La cruauté envers les animaux n’est plus impunie : c’est ce qu’a démontré l’affaire sordide de la maltraitance d’un cheval dans une ferme à Tripoli, dont l’auteur a été filmé en flagrant délit de violence contre l’animal. La vidéo a fait le tour des réseaux sociaux et mobilisé autant l’opinion publique que les associations de protection des animaux. L’homme, M. B., est depuis dimanche derrière les barreaux, suite à une plainte des associations « Animals Lebanon » (AL) et BETA, dans l’attente de son procès.
Les faits se sont déroulés vendredi : un cheval, qui aurait provoqué la chute d’un jeune client, a été roué de coups par un homme qui est vraisemblablement son propriétaire. Dans la vidéo, poignante, on voit le cheval tomber à terre, pris de convulsions, alors que les coups s’abattent sur lui de plus belle.
Samedi, avec la diffusion de la vidéo et une pluie d’appels, deux associations, BETA et AL, se mobilisent. « Notre première réaction a été de contacter le ministère de l’Agriculture, qui a promis de s’en occuper juste après le week-end de Pâques, raconte à L’Orient-Le Jour Maggie Chaaraoui, d’AL. Nous avons estimé que le cheval ne survivrait pas jusqu’à mardi, et avons décidé de nous déplacer jusqu’à Tripoli, comme l’a fait BETA avec son avocat. Nous avons présenté une dénonciation auprès de la justice. »

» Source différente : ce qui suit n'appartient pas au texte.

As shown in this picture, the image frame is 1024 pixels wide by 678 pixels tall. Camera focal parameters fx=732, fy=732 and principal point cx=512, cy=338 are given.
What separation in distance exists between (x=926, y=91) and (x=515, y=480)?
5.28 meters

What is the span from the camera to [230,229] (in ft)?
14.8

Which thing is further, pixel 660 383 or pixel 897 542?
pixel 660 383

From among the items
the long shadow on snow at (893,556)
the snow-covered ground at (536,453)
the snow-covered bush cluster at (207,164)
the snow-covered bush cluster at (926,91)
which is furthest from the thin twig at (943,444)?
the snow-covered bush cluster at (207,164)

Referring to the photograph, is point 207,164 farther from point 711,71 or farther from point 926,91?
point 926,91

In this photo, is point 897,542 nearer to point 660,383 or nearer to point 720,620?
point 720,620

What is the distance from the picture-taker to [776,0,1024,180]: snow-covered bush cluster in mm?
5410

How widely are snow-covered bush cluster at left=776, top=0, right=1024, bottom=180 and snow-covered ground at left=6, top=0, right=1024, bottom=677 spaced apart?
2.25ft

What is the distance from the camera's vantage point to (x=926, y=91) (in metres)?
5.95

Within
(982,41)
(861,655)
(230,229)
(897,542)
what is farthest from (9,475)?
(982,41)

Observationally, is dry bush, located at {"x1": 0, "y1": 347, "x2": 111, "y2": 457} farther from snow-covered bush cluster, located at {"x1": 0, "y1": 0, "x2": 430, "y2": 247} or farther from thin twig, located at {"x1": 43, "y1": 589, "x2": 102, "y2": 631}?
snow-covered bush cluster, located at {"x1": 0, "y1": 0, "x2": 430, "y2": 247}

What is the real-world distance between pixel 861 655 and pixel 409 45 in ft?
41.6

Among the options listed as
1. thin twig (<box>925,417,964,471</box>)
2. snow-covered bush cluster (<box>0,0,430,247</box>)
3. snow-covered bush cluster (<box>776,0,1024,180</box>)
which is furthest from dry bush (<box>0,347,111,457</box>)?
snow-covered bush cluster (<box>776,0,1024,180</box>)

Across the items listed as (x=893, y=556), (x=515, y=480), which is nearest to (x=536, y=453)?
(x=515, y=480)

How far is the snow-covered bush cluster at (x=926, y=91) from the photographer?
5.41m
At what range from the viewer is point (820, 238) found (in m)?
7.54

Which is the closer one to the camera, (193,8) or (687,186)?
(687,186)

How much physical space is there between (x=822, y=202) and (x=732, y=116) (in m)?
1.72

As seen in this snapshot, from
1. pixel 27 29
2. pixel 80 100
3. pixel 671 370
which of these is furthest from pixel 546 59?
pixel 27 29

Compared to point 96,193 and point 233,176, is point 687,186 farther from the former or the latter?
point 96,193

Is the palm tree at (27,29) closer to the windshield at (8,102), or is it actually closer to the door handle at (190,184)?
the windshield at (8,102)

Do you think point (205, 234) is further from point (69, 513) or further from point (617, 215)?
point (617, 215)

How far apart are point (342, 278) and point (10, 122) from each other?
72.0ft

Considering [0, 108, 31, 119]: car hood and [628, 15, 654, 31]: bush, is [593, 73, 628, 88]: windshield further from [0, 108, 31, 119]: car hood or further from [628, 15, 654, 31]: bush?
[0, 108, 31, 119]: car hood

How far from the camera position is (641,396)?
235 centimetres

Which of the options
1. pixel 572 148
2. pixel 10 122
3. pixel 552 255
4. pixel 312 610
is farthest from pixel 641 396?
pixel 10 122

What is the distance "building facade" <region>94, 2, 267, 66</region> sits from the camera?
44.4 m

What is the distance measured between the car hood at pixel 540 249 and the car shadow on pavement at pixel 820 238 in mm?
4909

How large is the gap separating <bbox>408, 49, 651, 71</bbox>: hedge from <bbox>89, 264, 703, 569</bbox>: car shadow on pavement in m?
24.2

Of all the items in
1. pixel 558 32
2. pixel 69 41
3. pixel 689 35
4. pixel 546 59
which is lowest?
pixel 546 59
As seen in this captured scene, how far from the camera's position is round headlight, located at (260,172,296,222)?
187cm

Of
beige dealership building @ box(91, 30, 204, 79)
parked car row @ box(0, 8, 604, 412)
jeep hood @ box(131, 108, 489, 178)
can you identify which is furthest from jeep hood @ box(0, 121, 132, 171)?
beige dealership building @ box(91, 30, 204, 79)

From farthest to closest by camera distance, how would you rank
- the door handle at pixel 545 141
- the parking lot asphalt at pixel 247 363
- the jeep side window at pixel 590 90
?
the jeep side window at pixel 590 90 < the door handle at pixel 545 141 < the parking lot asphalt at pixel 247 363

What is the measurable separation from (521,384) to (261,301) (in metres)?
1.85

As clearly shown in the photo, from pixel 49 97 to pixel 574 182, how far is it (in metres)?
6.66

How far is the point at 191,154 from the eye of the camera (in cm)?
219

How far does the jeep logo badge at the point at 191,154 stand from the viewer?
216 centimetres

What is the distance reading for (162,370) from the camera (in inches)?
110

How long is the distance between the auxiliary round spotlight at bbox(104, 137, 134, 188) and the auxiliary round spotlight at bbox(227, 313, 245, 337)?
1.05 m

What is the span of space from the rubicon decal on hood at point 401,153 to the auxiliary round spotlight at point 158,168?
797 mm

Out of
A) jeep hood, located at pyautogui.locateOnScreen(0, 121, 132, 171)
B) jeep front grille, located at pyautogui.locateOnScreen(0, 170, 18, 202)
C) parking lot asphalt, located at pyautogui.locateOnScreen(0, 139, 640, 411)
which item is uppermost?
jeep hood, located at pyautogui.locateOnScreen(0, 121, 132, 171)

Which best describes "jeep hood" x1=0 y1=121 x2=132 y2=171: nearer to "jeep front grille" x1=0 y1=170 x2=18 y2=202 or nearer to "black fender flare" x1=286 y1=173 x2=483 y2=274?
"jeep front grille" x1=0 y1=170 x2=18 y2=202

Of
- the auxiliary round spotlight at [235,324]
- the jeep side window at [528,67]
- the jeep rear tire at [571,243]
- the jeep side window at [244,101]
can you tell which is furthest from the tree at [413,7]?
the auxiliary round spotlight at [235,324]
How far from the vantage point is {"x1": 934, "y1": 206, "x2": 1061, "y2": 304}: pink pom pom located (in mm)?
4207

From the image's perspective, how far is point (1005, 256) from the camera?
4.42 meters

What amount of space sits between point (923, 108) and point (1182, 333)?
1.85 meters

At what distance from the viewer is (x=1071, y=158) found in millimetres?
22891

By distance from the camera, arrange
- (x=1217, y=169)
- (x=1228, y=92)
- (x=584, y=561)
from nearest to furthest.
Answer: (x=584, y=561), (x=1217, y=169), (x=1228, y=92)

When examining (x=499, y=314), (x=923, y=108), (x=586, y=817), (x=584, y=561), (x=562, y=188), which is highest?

Maggie Chaaraoui, accompagnée de la présidente d’AL Lana el-Khalil, s’est rendue à Bab el-Tebbané, après avoir prévenu le mohafez Ramzi Nohra, qui a donné son feu vert. « La gendarmerie de Bab el-Tebbané a été incroyablement coopérative et efficace, affirme la militante. En peu de temps, la ferme a été fermée, les chevaux rendus à leurs propriétaires – parce qu’ils n’appartiennent pas tous à l’homme incriminé – et le dénommé M. B. arrêté. Le cheval, lui, a été placé sous la tutelle d’AL, qui l’a transporté le même jour vers une ferme à Bickfaya où il est actuellement soigné. »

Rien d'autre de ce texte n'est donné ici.